╭─ Data shown
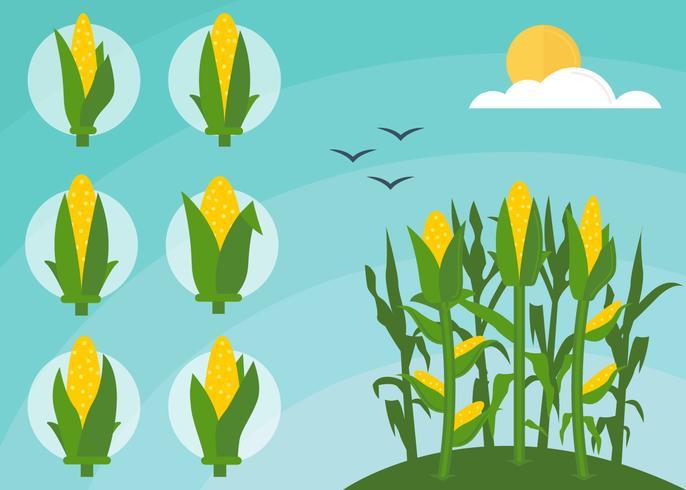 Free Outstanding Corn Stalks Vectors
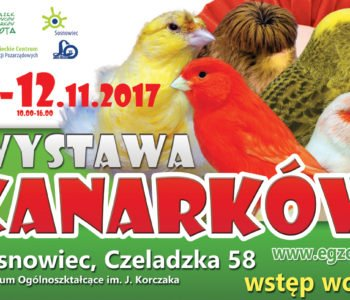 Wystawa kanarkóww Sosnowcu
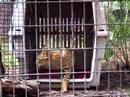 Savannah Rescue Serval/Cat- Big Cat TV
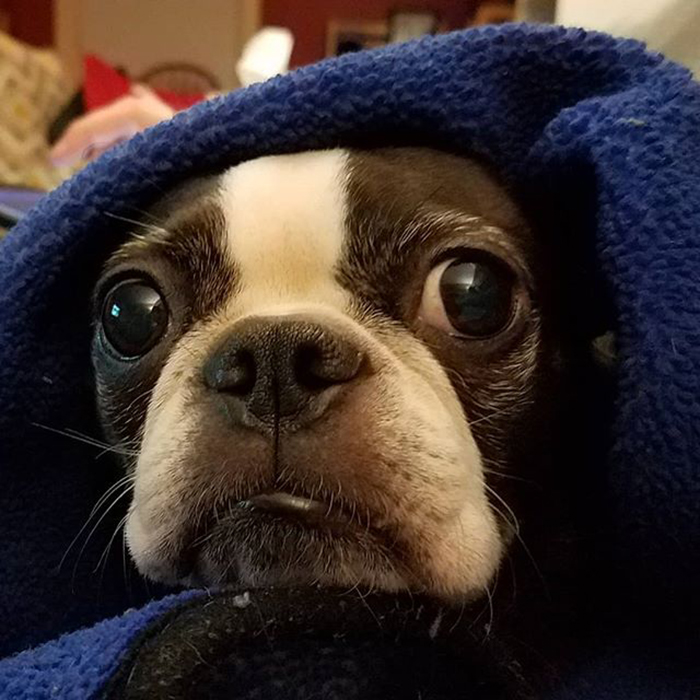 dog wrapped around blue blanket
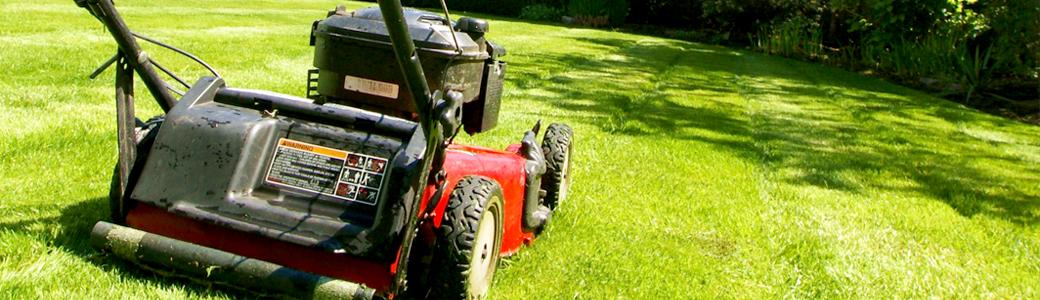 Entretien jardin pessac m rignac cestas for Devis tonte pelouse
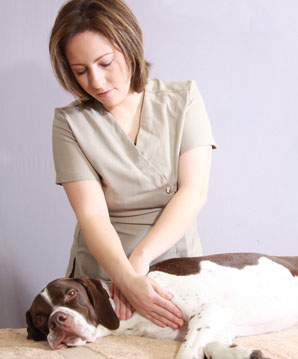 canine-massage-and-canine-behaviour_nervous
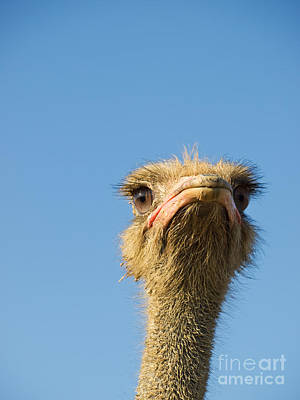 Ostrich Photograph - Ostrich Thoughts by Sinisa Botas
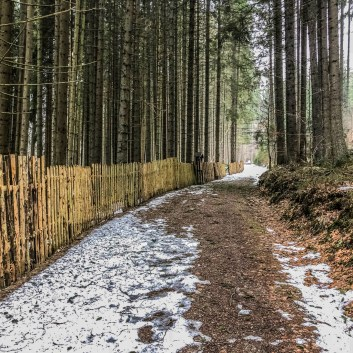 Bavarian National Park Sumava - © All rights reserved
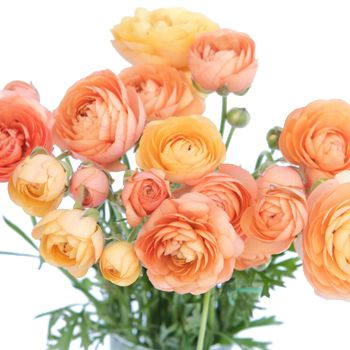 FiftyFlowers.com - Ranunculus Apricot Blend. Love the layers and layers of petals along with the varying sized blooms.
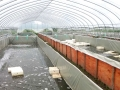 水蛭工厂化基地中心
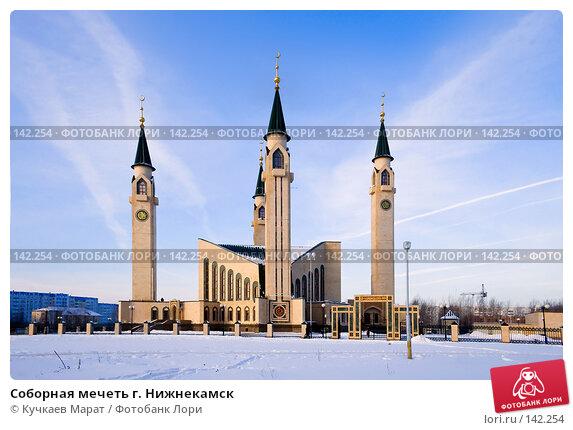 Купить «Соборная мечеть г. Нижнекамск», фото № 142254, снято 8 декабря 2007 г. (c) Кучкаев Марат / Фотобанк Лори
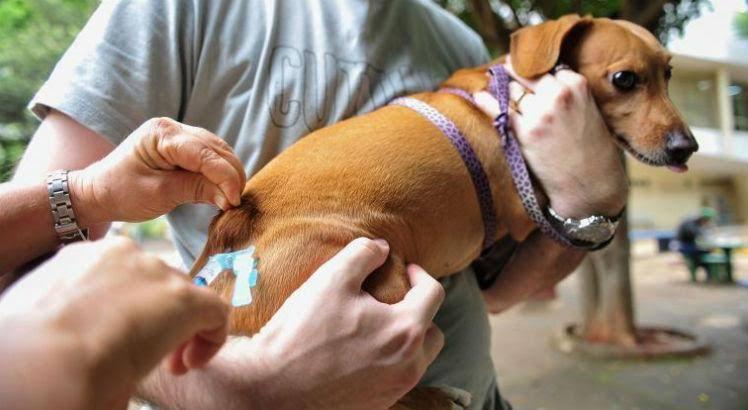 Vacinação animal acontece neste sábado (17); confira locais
╰─
Your task:
Leave the pictures out. Extract exactly the lines running from the one with "Bavarian National Park" through the last entry, both ends included.

Result of the exercise:
 Bavarian National Park Sumava - © All rights reserved
 FiftyFlowers.com - Ranunculus Apricot Blend. Love the layers and layers of petals along with the varying sized blooms.
 水蛭工厂化基地中心
 Купить «Соборная мечеть г. Нижнекамск», фото № 142254, снято 8 декабря 2007 г. (c) Кучкаев Марат / Фотобанк Лори
 Vacinação animal acontece neste sábado (17); confira locais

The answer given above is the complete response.